The prospective clinical value of measurements made with the T-Stat™ Oximeter has not been demonstrated in disease states. The T-Stat™ Oximeter should not be used as the sole basis for diagnosis or therapy.

The Spectros T-Stat™ 2.0 Microvascular Tissue Oximeter is a broadband, multiwavelength, Visible Light Spectroscopy (VLS) monitoring system for measuring the saturation of hemoglobin with oxygen in the microvascular tissue spaces (StO2%).

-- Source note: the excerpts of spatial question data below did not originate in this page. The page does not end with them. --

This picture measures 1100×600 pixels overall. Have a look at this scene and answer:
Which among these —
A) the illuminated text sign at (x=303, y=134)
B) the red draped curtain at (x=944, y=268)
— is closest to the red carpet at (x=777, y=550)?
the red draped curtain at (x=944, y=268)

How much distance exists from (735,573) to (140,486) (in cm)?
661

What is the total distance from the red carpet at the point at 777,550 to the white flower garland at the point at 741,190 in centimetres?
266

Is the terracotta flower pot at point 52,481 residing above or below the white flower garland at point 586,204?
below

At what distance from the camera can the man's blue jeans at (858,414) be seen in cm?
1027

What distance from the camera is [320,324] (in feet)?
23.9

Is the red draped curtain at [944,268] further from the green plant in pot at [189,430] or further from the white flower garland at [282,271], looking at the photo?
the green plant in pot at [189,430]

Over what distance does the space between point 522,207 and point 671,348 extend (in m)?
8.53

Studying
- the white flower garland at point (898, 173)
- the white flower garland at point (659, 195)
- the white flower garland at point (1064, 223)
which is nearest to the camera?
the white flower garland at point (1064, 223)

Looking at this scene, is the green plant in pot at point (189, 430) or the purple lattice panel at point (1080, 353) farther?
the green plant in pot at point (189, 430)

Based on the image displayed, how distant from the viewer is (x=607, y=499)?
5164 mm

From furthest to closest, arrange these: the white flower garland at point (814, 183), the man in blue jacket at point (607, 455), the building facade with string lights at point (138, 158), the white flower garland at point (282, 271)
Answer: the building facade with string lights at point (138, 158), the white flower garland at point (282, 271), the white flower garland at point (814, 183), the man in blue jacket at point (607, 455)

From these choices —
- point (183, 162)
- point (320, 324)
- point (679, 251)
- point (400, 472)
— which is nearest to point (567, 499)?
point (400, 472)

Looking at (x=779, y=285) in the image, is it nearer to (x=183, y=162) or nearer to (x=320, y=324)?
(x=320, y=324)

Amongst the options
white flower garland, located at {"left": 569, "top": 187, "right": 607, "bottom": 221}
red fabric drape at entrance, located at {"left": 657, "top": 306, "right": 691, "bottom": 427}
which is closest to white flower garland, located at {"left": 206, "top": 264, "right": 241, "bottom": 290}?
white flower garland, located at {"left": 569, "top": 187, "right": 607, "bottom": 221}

The complete system consists of a disposable sensor probe connected to a software-driven electronic monitor. Data collection, analysis, and display functions are provided by the monitor. Illumination of the tissue is provided by a visible light source in the sensor probe placed near, on, or into the target tissue to be studied. Reflected light is captured and returned to the monitor via a detachable connection at the monitor end of the patient probe. StO2% is estimated using differential optical diffuse reflectance spectroscopy and fitting for background scattering over a range of reflected visible wavelengths.

The provided text does not contain detailed information about specific acceptance criteria or a comprehensive study report for the T-Stat 2.0 Microvascular Tissue Oximeter. Instead, it focuses on the device's substantial equivalence to a predicate device (T-Stat 303™ Microvascular Tissue Oximeter) based on design modifications and re-verification of existing standards.

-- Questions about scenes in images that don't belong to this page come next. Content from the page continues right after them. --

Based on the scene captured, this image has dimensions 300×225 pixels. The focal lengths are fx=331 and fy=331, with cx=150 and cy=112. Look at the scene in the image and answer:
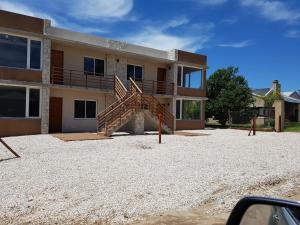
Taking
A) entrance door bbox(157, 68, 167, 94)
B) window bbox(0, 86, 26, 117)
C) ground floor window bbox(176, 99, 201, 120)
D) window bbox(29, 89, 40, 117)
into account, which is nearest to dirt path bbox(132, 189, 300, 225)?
window bbox(0, 86, 26, 117)

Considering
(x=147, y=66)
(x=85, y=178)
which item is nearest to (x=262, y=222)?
(x=85, y=178)

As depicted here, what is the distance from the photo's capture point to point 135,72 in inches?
967

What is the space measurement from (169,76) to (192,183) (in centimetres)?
1872

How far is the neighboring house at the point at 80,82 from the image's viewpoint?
18000 mm

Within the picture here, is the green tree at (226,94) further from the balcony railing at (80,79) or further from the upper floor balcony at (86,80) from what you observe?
the balcony railing at (80,79)

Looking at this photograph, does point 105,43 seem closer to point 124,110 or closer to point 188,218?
point 124,110

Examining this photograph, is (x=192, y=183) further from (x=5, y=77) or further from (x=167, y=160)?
(x=5, y=77)

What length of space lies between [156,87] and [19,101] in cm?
1066

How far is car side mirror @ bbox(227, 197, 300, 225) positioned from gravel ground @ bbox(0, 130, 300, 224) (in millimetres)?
4191

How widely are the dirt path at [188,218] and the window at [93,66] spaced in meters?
16.9

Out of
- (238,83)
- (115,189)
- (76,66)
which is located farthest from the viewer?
(238,83)

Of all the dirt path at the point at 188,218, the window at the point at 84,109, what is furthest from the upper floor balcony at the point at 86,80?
the dirt path at the point at 188,218

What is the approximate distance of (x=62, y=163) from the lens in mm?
10406

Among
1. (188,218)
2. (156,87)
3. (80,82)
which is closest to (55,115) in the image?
(80,82)
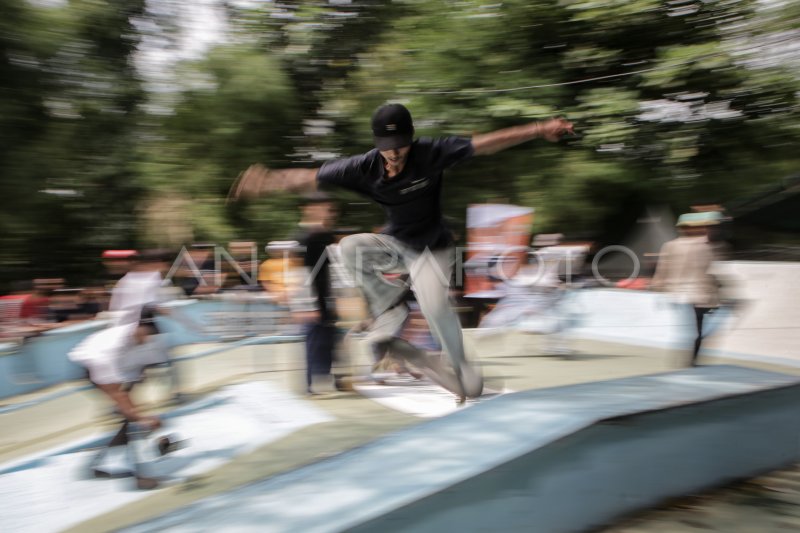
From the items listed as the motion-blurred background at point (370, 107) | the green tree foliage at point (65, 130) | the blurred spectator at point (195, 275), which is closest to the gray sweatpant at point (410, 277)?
the blurred spectator at point (195, 275)

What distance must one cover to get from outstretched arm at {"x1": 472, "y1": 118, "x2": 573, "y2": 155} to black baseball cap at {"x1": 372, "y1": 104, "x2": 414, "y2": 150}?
1.22 ft

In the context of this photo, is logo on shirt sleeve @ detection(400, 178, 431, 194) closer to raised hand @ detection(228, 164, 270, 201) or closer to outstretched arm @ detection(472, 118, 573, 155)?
outstretched arm @ detection(472, 118, 573, 155)

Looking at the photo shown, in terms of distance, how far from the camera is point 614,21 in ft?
41.7

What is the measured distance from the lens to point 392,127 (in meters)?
3.67

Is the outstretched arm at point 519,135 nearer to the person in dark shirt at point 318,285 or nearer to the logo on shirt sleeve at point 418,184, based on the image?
the logo on shirt sleeve at point 418,184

Therefore, I cannot provide a detailed answer to all parts of your request. However, I can extract what is available regarding testing and validation:

1. A table of acceptance criteria and the reported device performance

The document does not explicitly present a table of acceptance criteria with corresponding performance metrics for the T-Stat 2.0. The test summary mentions compliance verification with international standards and re-verification of functional requirements.

2. Sample size used for the test set and the data provenance (e.g., country of origin of the data, retrospective or prospective)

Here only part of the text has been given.